Robertson explained the company has installed 6,000 loggers into its water network as a pilot scheme to help improve leak detection and gain insights based on analytics. “We’re on the right track but there’s still a way to go,” he said.
Talking about the Thames Water’s decision to pay customers earlier than required, Robertson said: “We understand for some customers every penny counts and its important to us to put money into the pockets of customers sooner rather than later.
“The bigger picture is the symbolic value and our relationship with customers. It’s about recognising we have failed to deliver on our promises and dealing with it.
“Our priority is to invest in people and infrastructure to support customers,” he said.
The company’s interim report for 2017/18 showed £533 million was invested in infrastructure in the period, with more than £12 billion invested in the last 12 years.
Last week, Thames Water announced it had appointed Ian Marchant as independent chairman, and asked him to lead a review of the company’s corporate structure and governance.

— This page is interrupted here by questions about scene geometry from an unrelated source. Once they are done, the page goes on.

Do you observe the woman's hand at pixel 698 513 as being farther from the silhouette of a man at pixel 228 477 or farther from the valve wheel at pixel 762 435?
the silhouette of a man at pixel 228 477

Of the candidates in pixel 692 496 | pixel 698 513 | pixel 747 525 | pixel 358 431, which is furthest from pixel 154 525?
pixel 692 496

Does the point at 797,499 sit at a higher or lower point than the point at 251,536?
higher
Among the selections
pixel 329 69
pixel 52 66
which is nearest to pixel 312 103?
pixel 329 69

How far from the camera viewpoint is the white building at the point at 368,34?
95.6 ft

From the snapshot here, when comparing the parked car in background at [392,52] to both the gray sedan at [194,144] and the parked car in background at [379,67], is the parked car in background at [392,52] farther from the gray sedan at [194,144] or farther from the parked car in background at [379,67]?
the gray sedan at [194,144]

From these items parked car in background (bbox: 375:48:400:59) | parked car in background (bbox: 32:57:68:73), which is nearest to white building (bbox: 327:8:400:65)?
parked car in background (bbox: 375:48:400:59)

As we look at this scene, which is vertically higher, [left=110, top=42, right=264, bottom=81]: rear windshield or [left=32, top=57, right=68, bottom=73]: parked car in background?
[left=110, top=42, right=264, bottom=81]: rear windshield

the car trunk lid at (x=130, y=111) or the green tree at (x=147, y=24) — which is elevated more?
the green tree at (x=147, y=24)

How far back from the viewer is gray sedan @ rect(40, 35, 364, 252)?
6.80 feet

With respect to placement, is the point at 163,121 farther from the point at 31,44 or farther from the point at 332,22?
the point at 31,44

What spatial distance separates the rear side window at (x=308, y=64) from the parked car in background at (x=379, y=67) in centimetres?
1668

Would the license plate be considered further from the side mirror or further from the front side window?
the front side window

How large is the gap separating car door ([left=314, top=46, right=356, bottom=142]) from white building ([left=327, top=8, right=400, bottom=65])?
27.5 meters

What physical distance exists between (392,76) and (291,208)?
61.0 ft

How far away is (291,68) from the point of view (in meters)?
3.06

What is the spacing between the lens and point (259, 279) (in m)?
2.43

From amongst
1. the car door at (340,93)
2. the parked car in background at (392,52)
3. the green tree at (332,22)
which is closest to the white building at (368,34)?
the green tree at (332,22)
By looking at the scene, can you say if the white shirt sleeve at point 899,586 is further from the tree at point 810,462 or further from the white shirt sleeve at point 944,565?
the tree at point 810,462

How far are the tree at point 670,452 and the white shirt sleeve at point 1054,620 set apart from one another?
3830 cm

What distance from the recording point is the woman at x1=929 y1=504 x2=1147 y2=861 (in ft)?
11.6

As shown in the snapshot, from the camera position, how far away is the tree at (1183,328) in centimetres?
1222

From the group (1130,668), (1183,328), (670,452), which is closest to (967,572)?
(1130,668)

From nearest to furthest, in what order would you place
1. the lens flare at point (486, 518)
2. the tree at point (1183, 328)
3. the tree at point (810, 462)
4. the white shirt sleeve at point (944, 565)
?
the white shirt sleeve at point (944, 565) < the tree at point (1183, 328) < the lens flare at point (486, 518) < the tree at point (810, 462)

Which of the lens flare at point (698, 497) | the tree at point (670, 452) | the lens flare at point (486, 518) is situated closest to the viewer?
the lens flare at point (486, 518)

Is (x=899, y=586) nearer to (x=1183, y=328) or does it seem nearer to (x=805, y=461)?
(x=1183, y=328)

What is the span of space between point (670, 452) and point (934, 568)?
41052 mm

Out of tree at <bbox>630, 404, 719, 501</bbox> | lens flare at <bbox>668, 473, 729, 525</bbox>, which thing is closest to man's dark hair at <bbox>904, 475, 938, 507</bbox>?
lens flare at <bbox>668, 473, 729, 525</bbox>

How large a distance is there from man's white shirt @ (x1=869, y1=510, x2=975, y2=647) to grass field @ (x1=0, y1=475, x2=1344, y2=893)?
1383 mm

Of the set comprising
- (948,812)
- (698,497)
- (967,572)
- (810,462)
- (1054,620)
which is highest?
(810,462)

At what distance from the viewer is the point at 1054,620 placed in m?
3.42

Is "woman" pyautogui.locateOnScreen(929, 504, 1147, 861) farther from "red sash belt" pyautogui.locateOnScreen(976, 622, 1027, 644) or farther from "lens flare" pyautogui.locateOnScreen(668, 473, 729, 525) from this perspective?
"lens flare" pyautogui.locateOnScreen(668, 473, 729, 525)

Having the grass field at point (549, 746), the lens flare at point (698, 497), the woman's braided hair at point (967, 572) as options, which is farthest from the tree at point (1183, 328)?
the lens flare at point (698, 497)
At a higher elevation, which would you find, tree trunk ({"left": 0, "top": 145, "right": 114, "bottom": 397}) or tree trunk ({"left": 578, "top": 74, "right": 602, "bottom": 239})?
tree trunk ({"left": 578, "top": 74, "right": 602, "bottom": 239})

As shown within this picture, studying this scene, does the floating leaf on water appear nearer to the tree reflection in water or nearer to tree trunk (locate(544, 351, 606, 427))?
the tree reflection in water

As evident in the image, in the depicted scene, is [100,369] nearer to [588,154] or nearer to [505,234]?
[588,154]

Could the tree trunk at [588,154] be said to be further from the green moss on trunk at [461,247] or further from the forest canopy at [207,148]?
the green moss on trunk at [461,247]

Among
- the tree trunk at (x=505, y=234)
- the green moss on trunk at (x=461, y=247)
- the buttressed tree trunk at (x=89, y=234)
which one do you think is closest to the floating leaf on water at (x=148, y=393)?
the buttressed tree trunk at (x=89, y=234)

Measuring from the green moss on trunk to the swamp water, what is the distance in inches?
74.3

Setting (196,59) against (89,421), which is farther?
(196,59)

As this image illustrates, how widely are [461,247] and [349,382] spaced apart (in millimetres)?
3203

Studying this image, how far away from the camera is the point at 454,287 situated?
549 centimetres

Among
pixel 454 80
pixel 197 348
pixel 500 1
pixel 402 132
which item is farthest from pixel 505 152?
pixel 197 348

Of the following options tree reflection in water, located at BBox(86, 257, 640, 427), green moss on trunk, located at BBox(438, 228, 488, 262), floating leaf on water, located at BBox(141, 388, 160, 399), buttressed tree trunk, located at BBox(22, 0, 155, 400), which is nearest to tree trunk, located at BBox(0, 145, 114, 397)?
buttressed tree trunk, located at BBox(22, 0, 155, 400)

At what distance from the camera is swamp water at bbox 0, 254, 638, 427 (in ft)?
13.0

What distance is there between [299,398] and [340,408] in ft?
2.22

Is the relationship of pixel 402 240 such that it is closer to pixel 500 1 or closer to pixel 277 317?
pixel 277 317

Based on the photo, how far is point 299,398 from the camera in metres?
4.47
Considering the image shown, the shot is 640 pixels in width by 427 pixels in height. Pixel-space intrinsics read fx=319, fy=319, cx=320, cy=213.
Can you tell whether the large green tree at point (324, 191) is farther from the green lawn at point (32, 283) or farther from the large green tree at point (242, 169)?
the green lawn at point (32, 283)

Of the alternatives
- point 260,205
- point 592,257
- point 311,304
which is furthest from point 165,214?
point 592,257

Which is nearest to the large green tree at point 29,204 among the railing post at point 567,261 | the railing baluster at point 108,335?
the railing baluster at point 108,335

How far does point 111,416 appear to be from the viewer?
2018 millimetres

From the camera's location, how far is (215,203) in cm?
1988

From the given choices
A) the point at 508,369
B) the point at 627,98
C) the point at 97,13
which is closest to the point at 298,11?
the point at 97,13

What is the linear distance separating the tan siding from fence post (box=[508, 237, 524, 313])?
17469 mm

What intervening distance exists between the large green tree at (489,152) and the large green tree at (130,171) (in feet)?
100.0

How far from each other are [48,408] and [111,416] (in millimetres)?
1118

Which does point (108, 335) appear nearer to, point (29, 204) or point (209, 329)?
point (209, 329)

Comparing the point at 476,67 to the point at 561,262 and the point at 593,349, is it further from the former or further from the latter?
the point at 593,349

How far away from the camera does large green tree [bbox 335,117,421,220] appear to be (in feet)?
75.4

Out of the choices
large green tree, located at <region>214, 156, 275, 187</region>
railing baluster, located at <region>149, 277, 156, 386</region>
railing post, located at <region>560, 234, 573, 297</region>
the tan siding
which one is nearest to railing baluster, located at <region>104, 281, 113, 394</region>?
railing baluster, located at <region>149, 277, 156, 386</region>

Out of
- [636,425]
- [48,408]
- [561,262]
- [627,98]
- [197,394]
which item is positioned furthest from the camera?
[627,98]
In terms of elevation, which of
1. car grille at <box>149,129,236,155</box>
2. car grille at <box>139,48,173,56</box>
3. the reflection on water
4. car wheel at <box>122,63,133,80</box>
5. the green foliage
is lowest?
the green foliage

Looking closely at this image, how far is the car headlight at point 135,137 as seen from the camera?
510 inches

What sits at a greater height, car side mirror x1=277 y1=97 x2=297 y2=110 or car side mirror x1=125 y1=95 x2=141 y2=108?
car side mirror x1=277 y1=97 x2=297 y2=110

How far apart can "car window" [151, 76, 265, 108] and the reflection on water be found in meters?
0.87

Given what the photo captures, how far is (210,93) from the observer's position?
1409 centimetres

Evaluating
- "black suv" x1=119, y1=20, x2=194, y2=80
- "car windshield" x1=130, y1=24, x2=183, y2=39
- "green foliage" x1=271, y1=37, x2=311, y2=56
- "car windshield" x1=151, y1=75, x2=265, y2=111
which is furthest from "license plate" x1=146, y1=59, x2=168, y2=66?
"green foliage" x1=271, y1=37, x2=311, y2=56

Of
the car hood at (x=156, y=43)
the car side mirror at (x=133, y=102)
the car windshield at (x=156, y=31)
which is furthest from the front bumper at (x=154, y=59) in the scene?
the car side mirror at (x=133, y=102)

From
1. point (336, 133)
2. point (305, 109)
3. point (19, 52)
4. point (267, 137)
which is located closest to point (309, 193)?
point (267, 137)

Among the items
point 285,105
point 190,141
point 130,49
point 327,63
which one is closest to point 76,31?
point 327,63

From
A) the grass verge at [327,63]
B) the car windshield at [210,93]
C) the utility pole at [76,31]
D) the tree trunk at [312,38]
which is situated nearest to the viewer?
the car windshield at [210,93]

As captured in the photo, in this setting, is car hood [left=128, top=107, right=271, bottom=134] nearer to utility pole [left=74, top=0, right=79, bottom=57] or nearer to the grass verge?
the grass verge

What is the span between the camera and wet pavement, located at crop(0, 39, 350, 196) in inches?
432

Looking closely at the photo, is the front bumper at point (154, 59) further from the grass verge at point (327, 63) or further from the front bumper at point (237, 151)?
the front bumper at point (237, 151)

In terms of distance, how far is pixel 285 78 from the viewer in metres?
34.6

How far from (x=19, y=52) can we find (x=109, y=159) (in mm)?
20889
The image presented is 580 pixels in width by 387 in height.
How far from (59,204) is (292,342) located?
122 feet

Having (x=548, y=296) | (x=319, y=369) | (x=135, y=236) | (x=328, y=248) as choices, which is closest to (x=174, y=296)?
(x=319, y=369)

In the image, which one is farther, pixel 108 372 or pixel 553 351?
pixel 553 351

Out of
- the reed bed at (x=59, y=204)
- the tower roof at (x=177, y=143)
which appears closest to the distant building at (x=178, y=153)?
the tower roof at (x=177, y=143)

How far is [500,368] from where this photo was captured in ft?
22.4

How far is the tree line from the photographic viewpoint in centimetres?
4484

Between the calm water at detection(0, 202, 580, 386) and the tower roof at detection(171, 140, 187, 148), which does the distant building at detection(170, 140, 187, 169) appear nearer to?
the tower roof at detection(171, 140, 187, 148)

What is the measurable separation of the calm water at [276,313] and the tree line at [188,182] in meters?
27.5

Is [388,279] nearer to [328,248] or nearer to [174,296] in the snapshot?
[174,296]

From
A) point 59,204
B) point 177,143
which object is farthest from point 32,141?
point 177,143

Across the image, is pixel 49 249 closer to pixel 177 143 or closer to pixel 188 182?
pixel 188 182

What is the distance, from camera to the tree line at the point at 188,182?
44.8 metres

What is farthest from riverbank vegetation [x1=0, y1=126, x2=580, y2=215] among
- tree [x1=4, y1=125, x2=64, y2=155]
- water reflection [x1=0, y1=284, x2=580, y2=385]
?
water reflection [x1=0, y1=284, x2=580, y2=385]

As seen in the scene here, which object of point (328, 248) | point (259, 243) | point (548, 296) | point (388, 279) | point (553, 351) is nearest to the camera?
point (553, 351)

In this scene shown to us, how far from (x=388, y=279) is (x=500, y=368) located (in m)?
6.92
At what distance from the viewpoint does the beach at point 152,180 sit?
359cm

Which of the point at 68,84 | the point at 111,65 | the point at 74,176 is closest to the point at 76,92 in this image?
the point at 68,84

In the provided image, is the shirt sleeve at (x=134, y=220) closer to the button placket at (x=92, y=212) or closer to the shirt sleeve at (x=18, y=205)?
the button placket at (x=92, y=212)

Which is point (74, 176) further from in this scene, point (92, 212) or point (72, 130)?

The review will be conducted with the intention of closing Thames’ Cayman Islands subsidiaries as the water company looks to ensure “best possible transparency” for customers and stakeholders.
Brandon Rennet, chief financial officer at Thames Water, told Utility Week he would be “disappointed” if the company has not managed to fully close the Cayman Islands subsidiaries by the end of next year.
He said he could not be sure exactly how long it would take but explained Thames has already started “working on it” and has been approaching bond holders.
“It’s a high priority for us and we will do it as quickly as we can,” he added.
In a statement released with the financial results, Robertson, said: “Both our new and existing shareholders fully support the refreshed management team, and are aligned with our vision. They will not be paid a dividend this financial year, while we all focus on making the right long-term investment decisions for our customers.”